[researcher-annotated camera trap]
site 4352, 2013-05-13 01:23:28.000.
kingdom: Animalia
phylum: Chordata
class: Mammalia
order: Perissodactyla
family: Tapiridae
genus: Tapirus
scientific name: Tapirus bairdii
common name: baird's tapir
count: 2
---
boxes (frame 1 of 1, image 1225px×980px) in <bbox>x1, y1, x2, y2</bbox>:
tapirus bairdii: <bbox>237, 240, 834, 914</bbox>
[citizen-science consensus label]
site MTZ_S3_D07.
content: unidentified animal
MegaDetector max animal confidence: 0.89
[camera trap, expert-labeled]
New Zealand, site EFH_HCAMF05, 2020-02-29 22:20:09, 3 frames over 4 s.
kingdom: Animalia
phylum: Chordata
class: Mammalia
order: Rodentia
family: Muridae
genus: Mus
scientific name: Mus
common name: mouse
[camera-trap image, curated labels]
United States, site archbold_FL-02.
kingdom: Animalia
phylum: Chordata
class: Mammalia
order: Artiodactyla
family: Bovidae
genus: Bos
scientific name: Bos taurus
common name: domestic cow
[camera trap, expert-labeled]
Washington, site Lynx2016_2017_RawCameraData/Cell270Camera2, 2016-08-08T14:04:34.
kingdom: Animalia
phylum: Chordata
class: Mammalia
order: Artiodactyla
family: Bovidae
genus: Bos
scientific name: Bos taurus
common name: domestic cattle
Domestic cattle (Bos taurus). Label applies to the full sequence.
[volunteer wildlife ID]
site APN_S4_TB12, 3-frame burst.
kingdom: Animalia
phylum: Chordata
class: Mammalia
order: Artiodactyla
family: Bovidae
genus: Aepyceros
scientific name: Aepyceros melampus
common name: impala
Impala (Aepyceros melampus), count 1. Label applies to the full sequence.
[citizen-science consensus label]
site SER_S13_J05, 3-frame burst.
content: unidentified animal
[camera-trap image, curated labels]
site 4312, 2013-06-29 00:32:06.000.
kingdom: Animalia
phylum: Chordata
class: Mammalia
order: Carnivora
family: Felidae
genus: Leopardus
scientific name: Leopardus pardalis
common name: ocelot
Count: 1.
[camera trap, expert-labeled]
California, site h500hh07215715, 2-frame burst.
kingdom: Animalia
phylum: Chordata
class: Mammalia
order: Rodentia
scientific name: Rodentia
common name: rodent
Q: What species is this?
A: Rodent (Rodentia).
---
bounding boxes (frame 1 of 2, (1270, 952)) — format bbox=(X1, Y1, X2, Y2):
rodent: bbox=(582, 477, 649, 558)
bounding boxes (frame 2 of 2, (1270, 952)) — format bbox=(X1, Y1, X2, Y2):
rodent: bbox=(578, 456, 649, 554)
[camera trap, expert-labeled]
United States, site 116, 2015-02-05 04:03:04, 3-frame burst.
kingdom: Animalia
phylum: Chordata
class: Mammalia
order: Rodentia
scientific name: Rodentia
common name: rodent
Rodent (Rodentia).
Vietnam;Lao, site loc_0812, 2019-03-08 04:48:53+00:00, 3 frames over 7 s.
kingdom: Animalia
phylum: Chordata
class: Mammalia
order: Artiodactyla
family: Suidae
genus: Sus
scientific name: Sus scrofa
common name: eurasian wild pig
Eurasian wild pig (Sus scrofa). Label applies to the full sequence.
----------------
• TASK TO COMPLETE: The data above must be returned in full, exactly as written.

• ANSWER SPACE:
[researcher-annotated camera trap]
site 4352, 2013-05-13 01:23:28.000.
kingdom: Animalia
phylum: Chordata
class: Mammalia
order: Perissodactyla
family: Tapiridae
genus: Tapirus
scientific name: Tapirus bairdii
common name: baird's tapir
count: 2
---
boxes (frame 1 of 1, image 1225px×980px) in <bbox>x1, y1, x2, y2</bbox>:
tapirus bairdii: <bbox>237, 240, 834, 914</bbox>
[citizen-science consensus label]
site MTZ_S3_D07.
content: unidentified animal
MegaDetector max animal confidence: 0.89
[camera trap, expert-labeled]
New Zealand, site EFH_HCAMF05, 2020-02-29 22:20:09, 3 frames over 4 s.
kingdom: Animalia
phylum: Chordata
class: Mammalia
order: Rodentia
family: Muridae
genus: Mus
scientific name: Mus
common name: mouse
[camera-trap image, curated labels]
United States, site archbold_FL-02.
kingdom: Animalia
phylum: Chordata
class: Mammalia
order: Artiodactyla
family: Bovidae
genus: Bos
scientific name: Bos taurus
common name: domestic cow
[camera trap, expert-labeled]
Washington, site Lynx2016_2017_RawCameraData/Cell270Camera2, 2016-08-08T14:04:34.
kingdom: Animalia
phylum: Chordata
class: Mammalia
order: Artiodactyla
family: Bovidae
genus: Bos
scientific name: Bos taurus
common name: domestic cattle
Domestic cattle (Bos taurus). Label applies to the full sequence.
[volunteer wildlife ID]
site APN_S4_TB12, 3-frame burst.
kingdom: Animalia
phylum: Chordata
class: Mammalia
order: Artiodactyla
family: Bovidae
genus: Aepyceros
scientific name: Aepyceros melampus
common name: impala
Impala (Aepyceros melampus), count 1. Label applies to the full sequence.
[citizen-science consensus label]
site SER_S13_J05, 3-frame burst.
content: unidentified animal
[camera-trap image, curated labels]
site 4312, 2013-06-29 00:32:06.000.
kingdom: Animalia
phylum: Chordata
class: Mammalia
order: Carnivora
family: Felidae
genus: Leopardus
scientific name: Leopardus pardalis
common name: ocelot
Count: 1.
[camera trap, expert-labeled]
California, site h500hh07215715, 2-frame burst.
kingdom: Animalia
phylum: Chordata
class: Mammalia
order: Rodentia
scientific name: Rodentia
common name: rodent
Q: What species is this?
A: Rodent (Rodentia).
---
bounding boxes (frame 1 of 2, (1270, 952)) — format bbox=(X1, Y1, X2, Y2):
rodent: bbox=(582, 477, 649, 558)
bounding boxes (frame 2 of 2, (1270, 952)) — format bbox=(X1, Y1, X2, Y2):
rodent: bbox=(578, 456, 649, 554)
[camera trap, expert-labeled]
United States, site 116, 2015-02-05 04:03:04, 3-frame burst.
kingdom: Animalia
phylum: Chordata
class: Mammalia
order: Rodentia
scientific name: Rodentia
common name: rodent
Rodent (Rodentia).
Vietnam;Lao, site loc_0812, 2019-03-08 04:48:53+00:00, 3 frames over 7 s.
kingdom: Animalia
phylum: Chordata
class: Mammalia
order: Artiodactyla
family: Suidae
genus: Sus
scientific name: Sus scrofa
common name: eurasian wild pig
Eurasian wild pig (Sus scrofa). Label applies to the full sequence.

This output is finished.